Yep, I started putting my money into fishing.Lease prices and all the other associated costs put me out. Besides you can fish with less clothing and drink beer while you are doing it. Plus I like to eat fish better. About the only thing I miss in hunting is the camp.


----------



## redfish bayrat (Feb 17, 2006)

Still debating. Have until July 4 to make lease payment. Kid in college, another taking dual credit classes in hs. and the price of fuel and groceries has just about put me out for good. Now corn is more than double what I paid last year. Looking slim.


----------



## ETXHNTR (Mar 4, 2007)

I agree with Viking48...Make adjustments and plan accordingly.I cant see giving up something that ive so avidly done for such a long time.
I wont be giving it up anytime soon.............


----------



## Richlyn Concepts (May 12, 2006)

*I wouldn't even consider quiting. I owe it to my son, want him to grow up and enjoy the outdoors like I have with my dad/family...hunting and fishing.*


----------



## TXPalerider (May 21, 2004)

Not quitting, In fact, just got back on a lease again. Just adapting, improvising and overcoming. Started carpooling to save gas. And, minimizing the number of trips dragging a trailer. However, I've heard some that were forced to drop their leases.

Also, bow hunting is a lot cheaper. I don't use near as much corn. It doesn;t require near as much land. And, doesn't require near as big a deer to get the old ticker going.

WARNING STATEMENT: Do not try bow hunting until you are ready to stop rifle hunting.
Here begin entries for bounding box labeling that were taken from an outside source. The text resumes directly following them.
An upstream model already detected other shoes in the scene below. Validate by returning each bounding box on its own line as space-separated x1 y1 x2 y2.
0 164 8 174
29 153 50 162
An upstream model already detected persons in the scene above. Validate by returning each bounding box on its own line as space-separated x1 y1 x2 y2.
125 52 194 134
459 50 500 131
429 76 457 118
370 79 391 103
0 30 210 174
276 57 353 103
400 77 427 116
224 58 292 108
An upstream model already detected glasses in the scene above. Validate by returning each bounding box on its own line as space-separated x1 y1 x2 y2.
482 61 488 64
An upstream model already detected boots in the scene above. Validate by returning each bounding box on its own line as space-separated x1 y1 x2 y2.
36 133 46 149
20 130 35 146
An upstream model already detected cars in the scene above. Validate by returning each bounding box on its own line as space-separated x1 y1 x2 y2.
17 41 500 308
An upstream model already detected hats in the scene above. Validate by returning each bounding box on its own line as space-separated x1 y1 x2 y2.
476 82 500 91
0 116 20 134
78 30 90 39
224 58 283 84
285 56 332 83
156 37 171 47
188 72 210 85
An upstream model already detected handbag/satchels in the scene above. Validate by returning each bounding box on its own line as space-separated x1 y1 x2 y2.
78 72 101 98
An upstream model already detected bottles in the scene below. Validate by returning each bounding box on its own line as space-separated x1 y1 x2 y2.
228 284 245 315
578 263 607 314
It's an addiction on an entirely different level.


----------



## Fishaholic (Jan 9, 2005)

No way I would ever quit....


----------



## Swampus (Sep 1, 2005)

Not even thinking of quiting in any way--Still make trips to our Lease to fill the feeders--3-4 sec. in the off season for a treat!--Off to the Ranch this weekend with 6 Axis Buck Hunters and 2 Black Buck Hunters--1 Red Sheep Ram Hunter!--Plus all the kidos will go to help SKIN!

No way to stop--It is a way of life--Hunted since I could walk and my kidos too!
I just have to save $ for the things we love to do and thats Hunting and Fishing!




























Hunt and Fish On!

swampus and crew!


----------



## gulfcoast200 (Jun 26, 2004)

Txpalerider's warning statement is 100% true.


----------



## BIGGEN98 (Jun 11, 2006)

I have also been hunting since I could walk and can't see me giving it up. I always loved heading out to the ranch for work, play or hunting with my father. I now have the same chance to do these wonderful things with my son as soon as he is old enough. I don't think there is anything better than being out in the woods with nature.


----------



## BigBuck (Mar 2, 2005)

*Hunting*

There are a lot of things I will give up before I give up hunting. My wife and I have pretty much stopped going to the movies, and eat at home more, but we still have 2 leases and we will find a way to afford to hunt. Like many have said, fewer but longer trips may be the ticket. 
BB


----------



## DCW (Aug 3, 2005)

We are not going to quit. we will just go out there the 1st 0f Nov. and stay till 1st of Feb. I will be planting food polts in Sept and only going to use one feeder at momma's stand.


----------



## Trouthunter (Dec 18, 1998)

*Uhm...no.*



TXPalerider said:


> Not quitting, In fact, just got back on a lease again. Just adapting, improvising and overcoming. Started carpooling to save gas. And, minimizing the number of trips dragging a trailer. However, I've heard some that were forced to drop their leases.
> 
> Also, bow hunting is a lot cheaper. I don't use near as much corn. It doesn;t require near as much land. And, doesn't require near as big a deer to get the old ticker going.
> 
> WARNING STATEMENT: Do not try bow hunting until you are ready to stop rifle hunting. It's an addiction on an entirely different level.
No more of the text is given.